This tap water sentiment analysis looks at a corpus of tweets about tap water to better understand people's attitudes to tap water.

Tap Water Sentiment Analysis using Twitter and Tidytext

Peter Prevos

Peter Prevos |

1350 words | 7 minutes

Share this content

In developed countries, tap water is safe to drink and available cheaply. Even though high-quality drinking water is almost freely available, the consumption of bottled water is increasing every year. Bottled water companies use sophisticated marketing strategies, while water utilities are mostly passive public service providers. Australian marketing expert Russell Howcroft even called water utilities "lazy marketers". Can we use a tap water sentiment analysis to learn how people feel about tap water? What can we learn about the reasons behind this loss of trust in the municipal water supply?

Gruen Transfer (2009).

This tap water sentiment analysis estimates people's attitudes towards tap water by analysing tweets. This article explains how to examine tweets about tap water using the R language and the Tidytext package.

Sentiment Analysis

Sentiment indicates the perception a group of people has about a particular topic. Traditionally, assessing the sentiment of a group of people requires surveys or interviews. These methods are problematic because it creates an artificial environment where the respondent often answers to meet the perceived expectations of the study or customers exaggerate to get their point across. Using sentiment analysis of ego documents written by consumers can overcome these problems. Ego-documents, i.e. forms of personal writing, are a more direct way to find out what consumers think, but they are challenging to obtain and analyse.
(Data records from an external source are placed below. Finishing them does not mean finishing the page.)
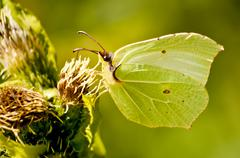 Brimstone butterfly, gonepteryx rhamni Stock Photos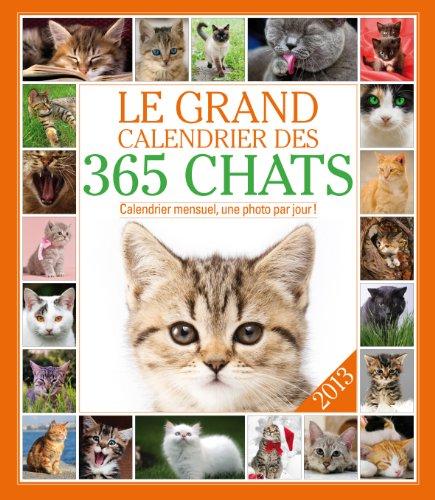 Le grand calendrier des chats 2013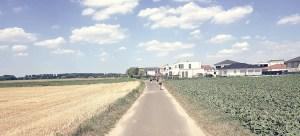 Felder am Weg bei Libur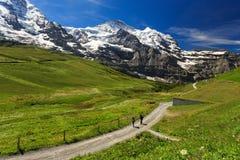 Jungfraujoch. View of Jungfraujoch from Kleine Scheidegg ,Switzerland Royalty Free Stock Image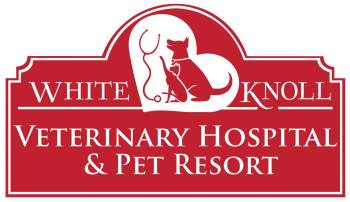 White Knoll Veterinary Hospital and Pet Resort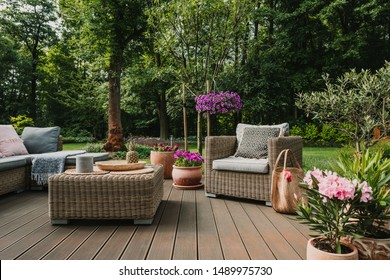 Elegant garden furniture on terrace of suburban home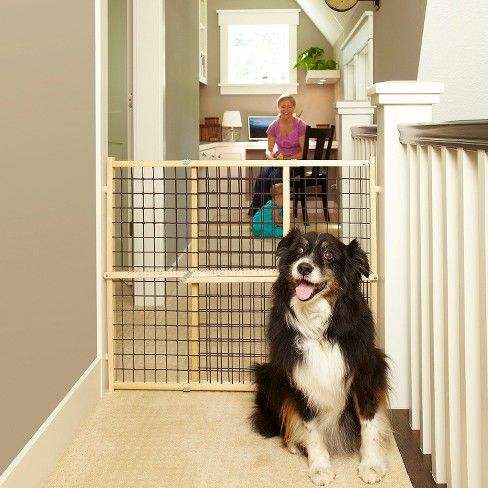 To keep your pup away from off-limits areas, set up the MyDog Extra-Wide Wire Mesh Dog Gate from North States. Specifically designed for wide openings, this extra-tall dog gate fits snugly in openings from 29.5 to 50 inches without any fussy hardware or setup. The sturdy hardwood frame features brown wire mesh panels so you can keep an eye on your dog even when they're behind the gate, and the side bumpers will protect your walls from marks.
With the advent of social media, access to ego documents has become much more straightforward, and many tools exist to collect and interpret this data. Using ego documents brings you closer to the consumer than possible with surveys or focus groups. One medium gaining popularity with market researchers is Twitter.
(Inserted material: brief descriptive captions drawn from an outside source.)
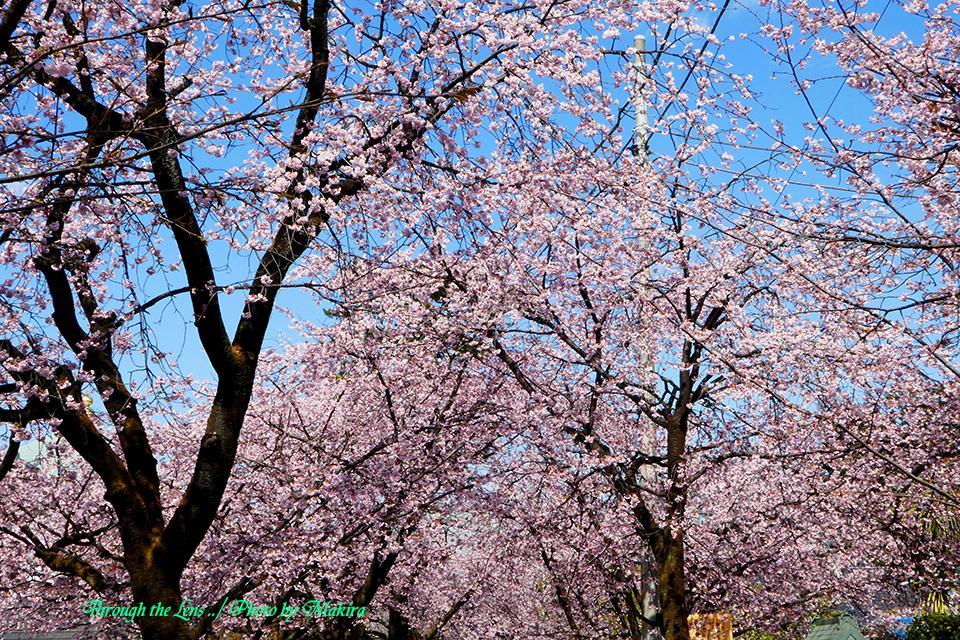 参道と安行桜TZ5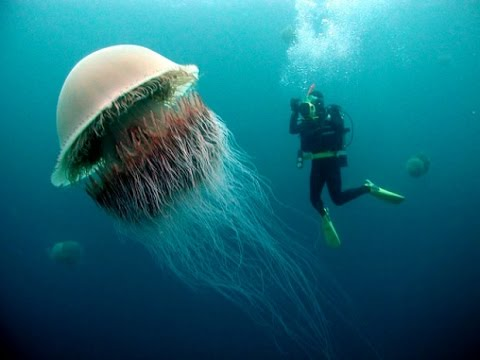 Best Jelly fish collection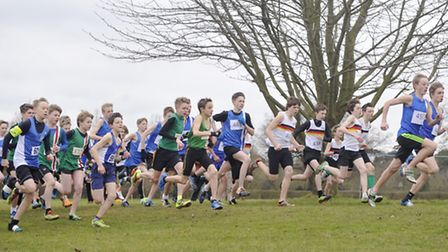 Junior boys take off for a their race at the Anglian Counties Cross Country Championships at The Roy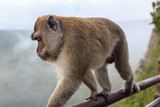 Macaque - 213848199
Tap Water Sentiment Analysis

Each tweet containing "tap water" reveals the author's attitude towards that topic. Each text expresses a sentiment about the subject it describes.
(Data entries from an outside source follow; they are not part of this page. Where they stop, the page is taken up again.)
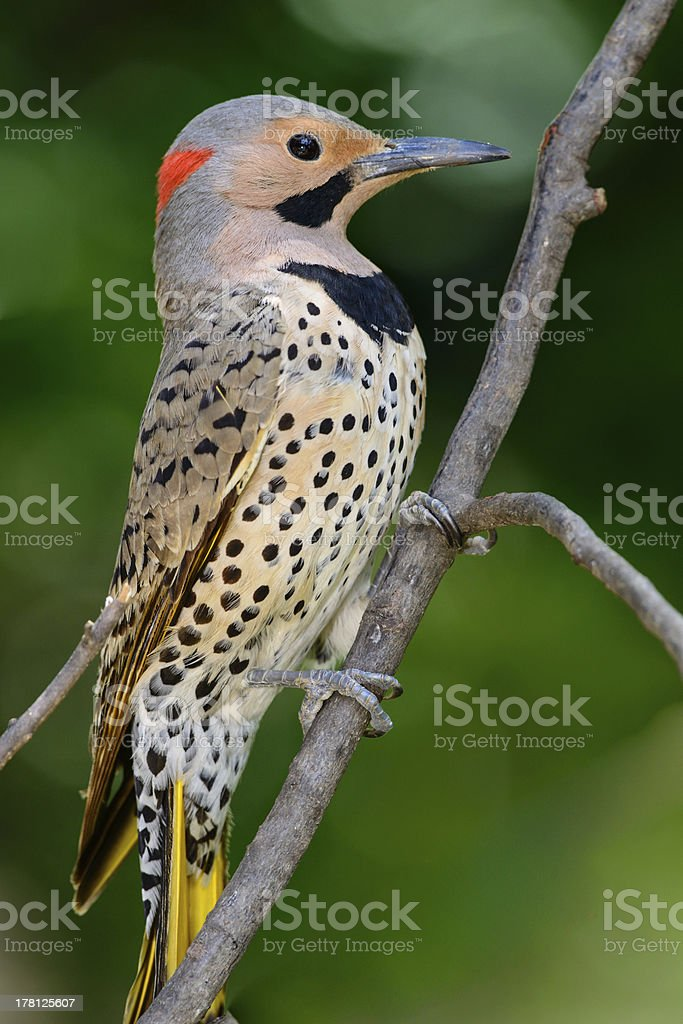 Male yellow shafted northern flicker stock photo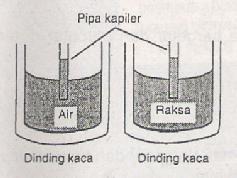 Kapilaritas  Gejala Kapiler .jpg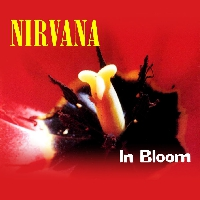 Nirvana In Bloom (Fink Cover) Artwork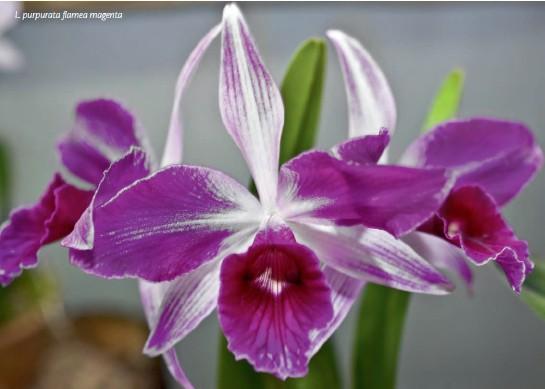 ??  ?? L. purpurata flamea magenta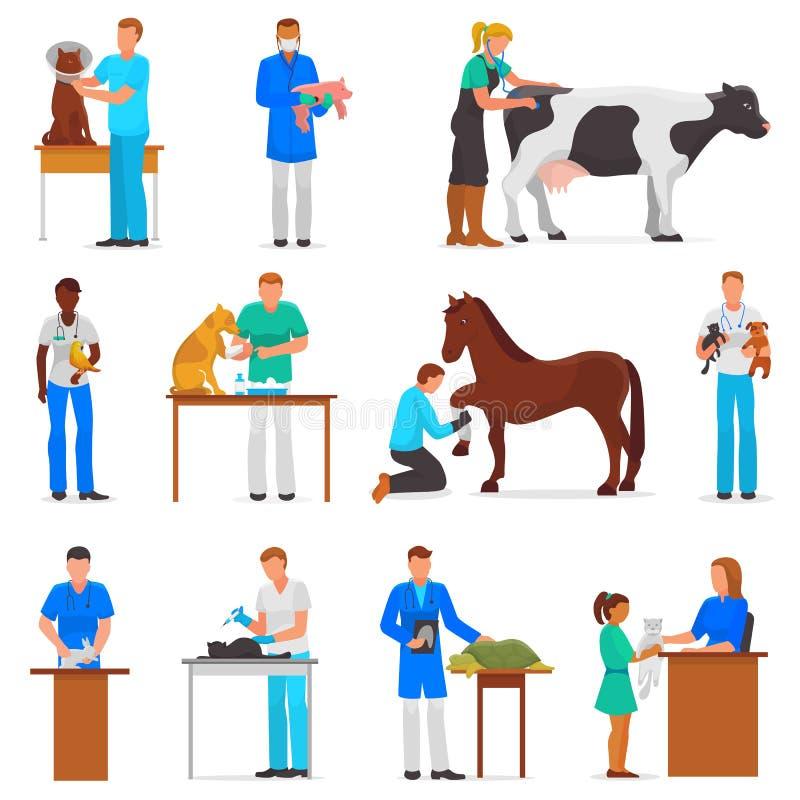 Hombre o mujer veterinario del doctor del vector veterinario que trata los pacientes gato del animal doméstico o el sistema del e libre illustration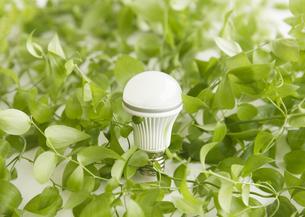 葉に囲まれたLED電球の写真素材 [FYI03043818]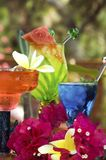 Tropical Drinks. Colorful tropical drinks, homemade conconcoctions of great rum ,tequila, vodka and other mixers Stock Images
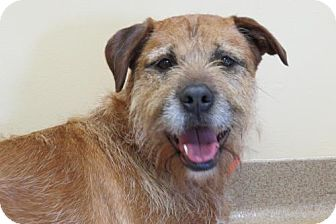 Border Terrier/Terrier (Unknown Type, Medium) Mix Dog for adoption in Santa Monica, California - Amy (Sweet and Active)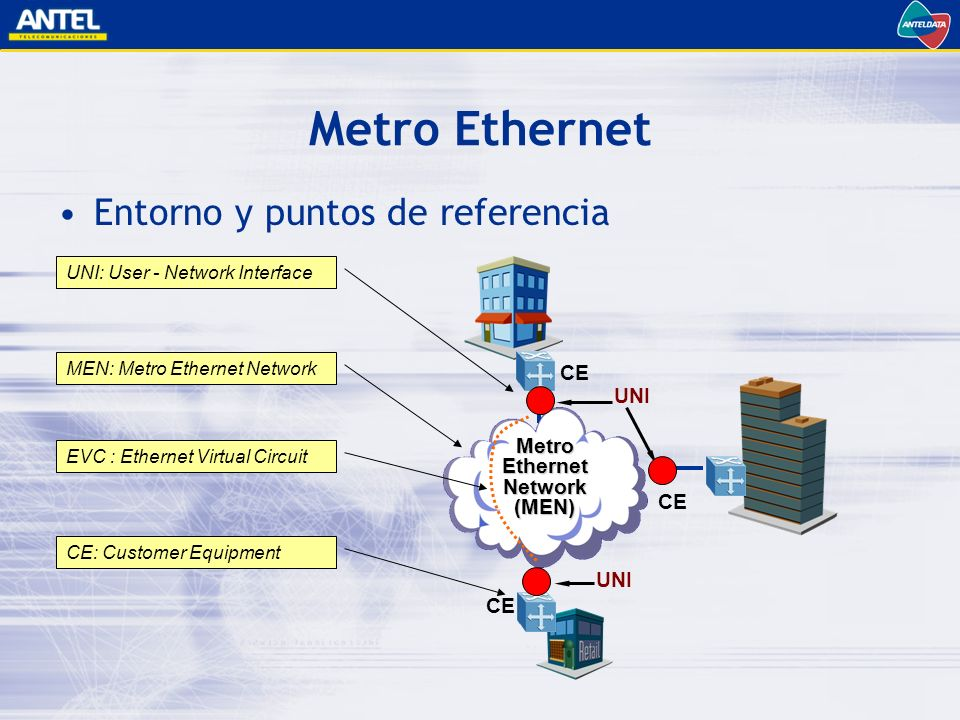 Metro Ethernet Network (MEN)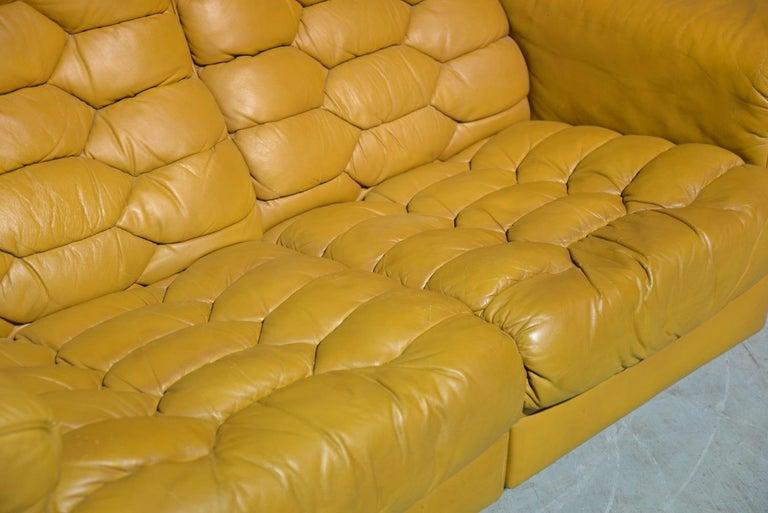 Vintage De Sede DS-P Sofa Set in Cognac Leather by Robert Haussmann, 1970s For Sale 7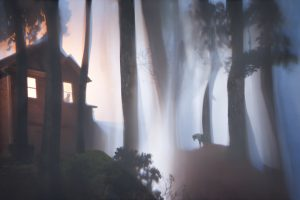 A mysteriously misty outdoor scene with a house and a dog hanging his head.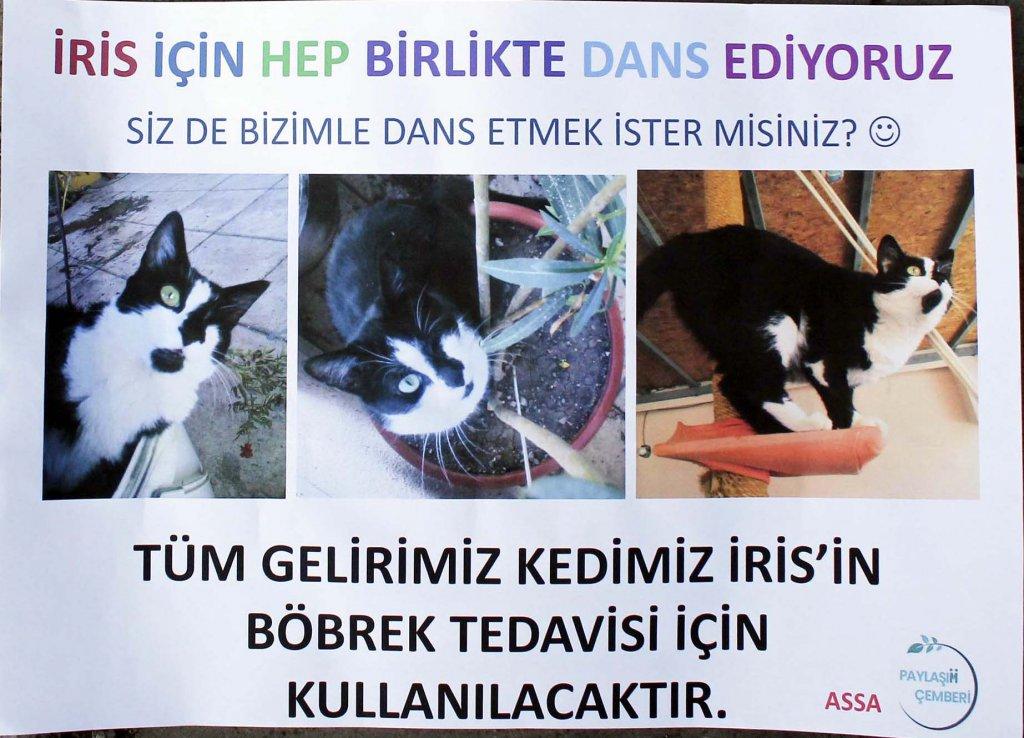 böbrek hastası kedi iris'in tedavisi için hazırlanan ilan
Sentiment analysis is a data science technique that extracts personal information from a text. The basic method compares a string of words with a set of words with calibrated sentiments. These calibrated sets are created by asking many people how they feel about a specific term. For example, "stink" expresses a negative sentiment, while "nice" would be a positive sentiment.

This tap water sentiment analysis consists of three steps. The first step extracts 1000 tweets containing "tap water" from Twitter. The second step cleans the data, and the third step analyses the results.

The Water Data Aggregator is a commercial application of sentiment analysis for tap water. This website sells the regional social credit score to interested parties.

Extracting tweets using the TwitteR package

The TwitteR package by Geoff Gentry makes it very easy to retrieve tweets using search criteria. You must create an API on Twitter to receive the keys and tokens. In the code below, the actual values have been removed.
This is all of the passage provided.